Written by Mark Waid
Art by Fiona Staples, Andre Szymanowicz, and Jen Vaughn
Published by Archie Comics
Release date: July 8, 2015
I have a confession to make. I have never read an Archie Comic before.
To be honest, I’ve never even wanted to. That changed a few months ago when the new creative team was announced. A creative team who decided to make titular character, Archie Andrews, super-hot. Picking up issue #1, I really didn’t know what to expect but already being a fan of Mark Waid and Fiona Staples I was pretty hopeful that there would be something in there for me — and was there ever. Archie #1 is utterly charming, well written, and beautifully illustrated.

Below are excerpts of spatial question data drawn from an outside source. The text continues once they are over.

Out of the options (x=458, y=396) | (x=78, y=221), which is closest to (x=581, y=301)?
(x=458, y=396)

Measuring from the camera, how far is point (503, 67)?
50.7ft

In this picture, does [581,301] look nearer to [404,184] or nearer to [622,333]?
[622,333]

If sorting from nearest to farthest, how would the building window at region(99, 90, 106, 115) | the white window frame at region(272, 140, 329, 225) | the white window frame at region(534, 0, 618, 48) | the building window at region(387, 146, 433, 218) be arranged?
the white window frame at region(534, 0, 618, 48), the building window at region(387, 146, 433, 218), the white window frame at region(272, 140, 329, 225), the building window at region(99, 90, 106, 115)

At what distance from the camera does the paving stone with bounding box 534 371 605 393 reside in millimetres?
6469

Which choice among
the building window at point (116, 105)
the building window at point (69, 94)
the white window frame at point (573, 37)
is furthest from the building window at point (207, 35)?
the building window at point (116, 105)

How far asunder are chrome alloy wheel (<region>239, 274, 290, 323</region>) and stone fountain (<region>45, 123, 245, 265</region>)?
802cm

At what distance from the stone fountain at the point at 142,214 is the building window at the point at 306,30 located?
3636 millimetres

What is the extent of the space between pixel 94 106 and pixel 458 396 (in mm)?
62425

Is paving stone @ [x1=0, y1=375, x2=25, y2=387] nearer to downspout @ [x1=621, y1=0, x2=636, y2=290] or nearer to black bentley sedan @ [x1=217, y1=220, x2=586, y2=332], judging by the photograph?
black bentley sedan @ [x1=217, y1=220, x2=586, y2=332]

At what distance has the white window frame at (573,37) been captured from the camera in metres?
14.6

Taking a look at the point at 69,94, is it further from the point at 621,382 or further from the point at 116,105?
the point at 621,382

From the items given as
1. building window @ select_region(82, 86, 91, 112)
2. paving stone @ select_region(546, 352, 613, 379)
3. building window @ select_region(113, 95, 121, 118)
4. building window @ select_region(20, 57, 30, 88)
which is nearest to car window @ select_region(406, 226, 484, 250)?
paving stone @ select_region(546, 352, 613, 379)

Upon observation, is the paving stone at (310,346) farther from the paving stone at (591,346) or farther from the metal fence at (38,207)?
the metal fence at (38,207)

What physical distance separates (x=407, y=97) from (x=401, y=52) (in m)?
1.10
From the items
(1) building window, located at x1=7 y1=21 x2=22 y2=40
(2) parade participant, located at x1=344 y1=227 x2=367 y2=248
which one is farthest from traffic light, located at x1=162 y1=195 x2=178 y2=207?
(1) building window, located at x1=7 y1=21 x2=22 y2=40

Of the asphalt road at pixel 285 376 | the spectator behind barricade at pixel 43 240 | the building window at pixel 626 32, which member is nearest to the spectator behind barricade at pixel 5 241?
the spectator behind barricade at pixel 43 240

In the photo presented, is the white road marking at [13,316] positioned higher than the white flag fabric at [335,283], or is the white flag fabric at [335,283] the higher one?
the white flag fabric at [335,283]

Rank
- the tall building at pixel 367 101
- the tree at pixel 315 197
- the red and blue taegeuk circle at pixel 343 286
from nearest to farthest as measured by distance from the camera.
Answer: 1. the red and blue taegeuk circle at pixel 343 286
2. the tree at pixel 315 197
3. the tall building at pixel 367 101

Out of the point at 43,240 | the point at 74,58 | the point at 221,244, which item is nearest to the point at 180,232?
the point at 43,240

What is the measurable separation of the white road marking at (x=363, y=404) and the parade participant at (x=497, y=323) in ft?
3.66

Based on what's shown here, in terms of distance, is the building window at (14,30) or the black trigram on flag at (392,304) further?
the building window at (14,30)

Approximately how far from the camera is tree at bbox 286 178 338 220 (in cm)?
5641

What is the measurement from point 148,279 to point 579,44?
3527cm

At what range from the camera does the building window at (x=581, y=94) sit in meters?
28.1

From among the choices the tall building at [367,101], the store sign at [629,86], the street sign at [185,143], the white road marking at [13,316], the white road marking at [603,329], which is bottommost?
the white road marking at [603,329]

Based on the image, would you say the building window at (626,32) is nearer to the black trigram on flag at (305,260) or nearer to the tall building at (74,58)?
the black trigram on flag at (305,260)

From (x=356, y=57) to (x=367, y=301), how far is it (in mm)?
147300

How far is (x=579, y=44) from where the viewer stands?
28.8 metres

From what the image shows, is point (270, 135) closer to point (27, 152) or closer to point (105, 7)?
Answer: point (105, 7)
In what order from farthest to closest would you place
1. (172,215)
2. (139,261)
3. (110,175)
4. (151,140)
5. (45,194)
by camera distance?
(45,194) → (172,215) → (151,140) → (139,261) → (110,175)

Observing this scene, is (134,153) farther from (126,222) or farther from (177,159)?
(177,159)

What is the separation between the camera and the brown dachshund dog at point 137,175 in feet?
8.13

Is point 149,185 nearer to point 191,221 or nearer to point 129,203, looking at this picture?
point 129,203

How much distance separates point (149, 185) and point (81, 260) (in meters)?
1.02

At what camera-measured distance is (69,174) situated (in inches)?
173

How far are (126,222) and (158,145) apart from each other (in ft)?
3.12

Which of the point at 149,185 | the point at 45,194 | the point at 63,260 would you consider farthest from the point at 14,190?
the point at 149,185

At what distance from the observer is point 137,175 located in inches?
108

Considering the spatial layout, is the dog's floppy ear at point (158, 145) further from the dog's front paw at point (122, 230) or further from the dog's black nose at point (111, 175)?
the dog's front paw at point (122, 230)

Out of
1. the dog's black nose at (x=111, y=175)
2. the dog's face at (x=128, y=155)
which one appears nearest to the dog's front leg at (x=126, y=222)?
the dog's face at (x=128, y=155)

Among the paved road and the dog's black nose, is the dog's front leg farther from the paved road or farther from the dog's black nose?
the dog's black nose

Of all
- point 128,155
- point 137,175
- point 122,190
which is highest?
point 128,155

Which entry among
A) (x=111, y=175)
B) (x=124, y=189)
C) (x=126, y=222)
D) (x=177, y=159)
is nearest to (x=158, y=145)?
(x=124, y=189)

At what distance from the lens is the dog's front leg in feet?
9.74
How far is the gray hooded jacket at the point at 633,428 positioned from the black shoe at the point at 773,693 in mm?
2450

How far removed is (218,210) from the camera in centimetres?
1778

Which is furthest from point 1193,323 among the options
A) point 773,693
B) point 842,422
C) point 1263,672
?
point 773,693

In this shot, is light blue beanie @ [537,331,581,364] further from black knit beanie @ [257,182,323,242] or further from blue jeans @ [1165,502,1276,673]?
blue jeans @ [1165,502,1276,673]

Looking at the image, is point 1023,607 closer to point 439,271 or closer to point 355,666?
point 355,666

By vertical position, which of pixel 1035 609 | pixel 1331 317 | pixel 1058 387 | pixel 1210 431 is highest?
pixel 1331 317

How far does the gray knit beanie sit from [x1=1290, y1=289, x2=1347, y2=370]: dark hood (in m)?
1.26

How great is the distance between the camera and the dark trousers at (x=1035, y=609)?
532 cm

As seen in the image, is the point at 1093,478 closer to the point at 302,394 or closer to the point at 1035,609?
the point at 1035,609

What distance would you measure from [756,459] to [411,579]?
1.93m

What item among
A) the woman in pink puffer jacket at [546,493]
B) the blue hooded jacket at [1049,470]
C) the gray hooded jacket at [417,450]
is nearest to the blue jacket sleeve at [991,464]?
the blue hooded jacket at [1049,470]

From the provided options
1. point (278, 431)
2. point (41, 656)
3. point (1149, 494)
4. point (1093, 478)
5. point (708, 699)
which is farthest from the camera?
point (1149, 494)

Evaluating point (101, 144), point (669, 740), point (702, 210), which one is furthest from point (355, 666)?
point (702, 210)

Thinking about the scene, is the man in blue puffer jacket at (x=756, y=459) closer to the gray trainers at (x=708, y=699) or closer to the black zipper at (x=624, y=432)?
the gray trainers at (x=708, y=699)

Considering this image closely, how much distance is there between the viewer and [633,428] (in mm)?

Writer Mark Waid tackles romance, heartbreak, homecoming, and meddling kids in issue #1 of Archie, creating what feels to be an effortlessly authentic depiction of teenage life. The dialogue is funny and sarcastic and is reflective of the way that people that age should be. Archie regularly breaks the fourth wall, addressing the reader directly and is almost instantly endearing as he laments his break up and talks about his relationship with his father. While noticeably less time in spent developing the personalities of the supporting cast, it is clear that they all have rather distinctive voices and attitudes that seem indicative of their characterization.
It’s no secret that Archie got hot, you just need to check Twitter for the hundreds of tweets hash-tagged ‘hotarchie’ to see the responses to the reveal of Staples’ initial redesign. Not one to limit herself, Staples has brought all of the characters up to date, making some great decisions with regard to costume design, and even better ones with the hair. Betty is especially pretty — fresh faced and relaxed. She looks every bit the girl next door. From the very first page it is clear that Fiona Staples has, to no one’s surprise, rendered a thoroughly beautiful book and although working with an already established cast she has presented them as diverse in body type, race and gender. The subtle changes in posture and facial expression give us a deeper insight into the characters allowing their personalities to develop visually rather than through dialogue or exposition.
With colours from Andre Szymanowicz and Jen Vaughn, Archie #1 manages to be bright and bold while still retailing an element of reality. The pinks and the blues used during the scenes at the School Dance are particularly eye catching and they bring a little bit of magic to the proceedings. There are also some nice touches by letterer Jack Morelli. Replacing text with stars to indicate the opinions of patrons leaving a cinema is such a fun idea and conveys so much with very information.
I didn’t expect to feel quite so enthused by Archie #1 but I really am. It has perfectly encapsulated that high school sitcom, slice of life, teen movie vibe that I, and so many other people love and maybe haven’t been getting too much of lately, or at least nothing that feels so genuine.